Nessuno ha indovinato chi erano i protagonisti di questo fantastico documento storico. Era difficile, lo ammetto.
Per risolvere il mistero mi faccio aiutare da Paolo Rumiz che ci ha scritto un libro, Come cavalli che dormono in piedi (Feltrinelli). Erano le lontanissime voci - registrate nel 1916! - dei soldati del 97° Reggimento dell’Impero Austro-Ungarico. Erano tutti italofoni, venivano dalla Venezia-Giulia e dal Trentino, dalle attuali Slovenia e Croazia. Quando scoppia la Prima Guerra Mondiale i generali li spediscono lontano a combattere, in Galizia, che oggi chiamiamo Ucraina. Combatteranno, uccideranno, verranno uccisi, verranno fatti prigionieri. Ma proprio la loro anomalia - soldati che parlano italiano ma combattono per Cecco Beppe - li renderà i perfetti colpevoli, considerati traditori da entrambe le parti. Lasciamo che sia Paolo Rumiz a spiegarlo:
… sul reggimento 97, per esempio, il Sieben und neunzich, chiamato dai triestini sibuinàizi, il più famoso e denigrato dei reparti di fanteria del Nord Adriatico; italiani, sloveni e croati dipinti come una marmaglia di pessimi soldati, ma ancor più spesso come una banda di assenteisti, vigliacchi e disertori, il ricettacolo di tutte le infamie militari. […] Ci ho messo cinquant’anni per sapere la verità e cioè che il reparto del disonore fu vittima di maldicenza. Certo, non era formato da prussiani addestrati all’obbedienza cieca, ma aveva ottenuto fior di medaglie ed era meglio di tanti altri reparti. A decidere la sua reputazione erano stati gli alti comandi di lingua tedesca o ungherese, che avevano trovato in quella banda mistilingue lo scaricabarile perfetto dei loro fallimenti. Le armate asburgiche arretravano? Colpa dei triestini, o dei trentini. E così gli uni e gli altri vennero pesantemente denigrati, con gratuite brutalità e umiliazioni di ogni tipo. Figurarsi quando l’Italia entrò in guerra e la nostra gente divenne il paradigma del tradimento. Ma il peggio venne dopo, quando i vincitori, nel ‘18, invece di restituire l’onore a quei ragazzi, adottarono la menzogna del nemico e confermarono la degradazione. Non si doveva sapere che migliaia di italiani avevano combattuto per l’Austria con onore. E così accadde che a guerra finita, al ritorno dal fronte o dalla prigionia in Russia, i nostri furono non solo diffidati dai carabinieri a raccontare ciò che avevano vissuto, ma addirittura spediti in campi di rieducazione nel Centro-Sud. Dopo essere stati troppo italiani per i tedeschi, erano diventati troppo tedeschi per gli italiani.

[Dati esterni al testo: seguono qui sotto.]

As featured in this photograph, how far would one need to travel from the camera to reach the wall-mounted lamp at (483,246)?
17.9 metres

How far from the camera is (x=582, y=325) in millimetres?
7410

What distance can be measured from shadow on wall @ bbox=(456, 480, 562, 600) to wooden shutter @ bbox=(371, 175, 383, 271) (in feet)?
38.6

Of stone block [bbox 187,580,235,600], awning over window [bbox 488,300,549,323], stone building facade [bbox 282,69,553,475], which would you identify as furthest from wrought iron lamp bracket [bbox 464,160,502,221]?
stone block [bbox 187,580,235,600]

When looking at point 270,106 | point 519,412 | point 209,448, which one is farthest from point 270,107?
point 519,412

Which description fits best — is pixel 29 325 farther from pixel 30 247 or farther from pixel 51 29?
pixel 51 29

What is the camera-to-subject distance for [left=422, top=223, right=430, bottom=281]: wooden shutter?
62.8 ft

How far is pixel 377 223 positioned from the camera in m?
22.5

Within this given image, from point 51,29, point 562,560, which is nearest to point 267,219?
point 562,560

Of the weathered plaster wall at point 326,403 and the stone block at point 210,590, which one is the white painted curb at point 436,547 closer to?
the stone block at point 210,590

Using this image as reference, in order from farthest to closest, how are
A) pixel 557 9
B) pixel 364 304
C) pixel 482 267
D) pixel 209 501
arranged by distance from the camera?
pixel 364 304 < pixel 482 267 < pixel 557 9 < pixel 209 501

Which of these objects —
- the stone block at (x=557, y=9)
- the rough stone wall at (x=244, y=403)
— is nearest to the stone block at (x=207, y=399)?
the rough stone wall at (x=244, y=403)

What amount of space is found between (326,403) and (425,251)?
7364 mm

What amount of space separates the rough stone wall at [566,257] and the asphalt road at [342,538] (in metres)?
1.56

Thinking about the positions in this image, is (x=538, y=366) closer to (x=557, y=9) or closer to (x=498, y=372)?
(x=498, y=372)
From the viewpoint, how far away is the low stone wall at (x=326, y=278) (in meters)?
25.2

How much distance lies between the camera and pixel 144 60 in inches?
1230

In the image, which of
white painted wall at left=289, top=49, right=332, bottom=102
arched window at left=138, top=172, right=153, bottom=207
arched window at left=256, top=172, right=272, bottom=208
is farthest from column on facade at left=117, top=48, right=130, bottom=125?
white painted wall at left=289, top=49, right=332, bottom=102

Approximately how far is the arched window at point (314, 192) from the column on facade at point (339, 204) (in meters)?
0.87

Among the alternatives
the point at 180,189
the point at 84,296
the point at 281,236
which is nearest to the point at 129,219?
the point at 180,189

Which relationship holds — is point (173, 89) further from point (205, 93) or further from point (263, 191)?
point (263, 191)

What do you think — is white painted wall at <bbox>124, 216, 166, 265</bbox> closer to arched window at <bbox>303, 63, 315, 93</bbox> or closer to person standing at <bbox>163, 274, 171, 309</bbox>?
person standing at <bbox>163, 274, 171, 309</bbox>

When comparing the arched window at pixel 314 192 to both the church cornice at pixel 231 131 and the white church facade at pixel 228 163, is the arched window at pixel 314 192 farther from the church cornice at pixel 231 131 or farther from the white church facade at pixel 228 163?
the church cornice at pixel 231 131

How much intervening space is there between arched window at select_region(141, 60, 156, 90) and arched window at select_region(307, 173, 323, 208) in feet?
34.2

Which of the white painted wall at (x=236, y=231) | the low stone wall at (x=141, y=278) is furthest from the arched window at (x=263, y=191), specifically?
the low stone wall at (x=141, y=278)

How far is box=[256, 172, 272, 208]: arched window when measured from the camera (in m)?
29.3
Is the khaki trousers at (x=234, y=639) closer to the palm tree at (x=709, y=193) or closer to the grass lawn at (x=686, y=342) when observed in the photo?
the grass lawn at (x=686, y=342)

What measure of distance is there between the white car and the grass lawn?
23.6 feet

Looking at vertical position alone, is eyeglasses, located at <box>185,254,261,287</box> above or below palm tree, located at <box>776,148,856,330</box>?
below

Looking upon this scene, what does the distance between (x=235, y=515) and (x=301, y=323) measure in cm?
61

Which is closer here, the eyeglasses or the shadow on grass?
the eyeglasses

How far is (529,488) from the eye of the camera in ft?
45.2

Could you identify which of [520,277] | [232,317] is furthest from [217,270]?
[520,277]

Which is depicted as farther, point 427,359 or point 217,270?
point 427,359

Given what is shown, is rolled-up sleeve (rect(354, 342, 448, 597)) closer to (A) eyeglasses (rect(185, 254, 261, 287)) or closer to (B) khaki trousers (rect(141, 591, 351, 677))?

Grazie a Paolo Rumiz e anche a Piero Cavallari della Discoteca di Stato che mi ha segnalato questa registrazione trovata nell’Archivio dell’Accademia delle Scienze di Vienna.
E ora le ultime 5 puntate di Autista Moravo 100 +10. (in realtà abbiamo delle bonus track ma dovrete aspettare un’altra settimana per scoprire di cosa si tratta…)
Sulla Grande Guerra vi segnaliamo questo prezioso libro curato da Gianluca Costantini e Elettra Stamboulis: Officina del macello. 1917 la decimazione della Brigata Catanzaro.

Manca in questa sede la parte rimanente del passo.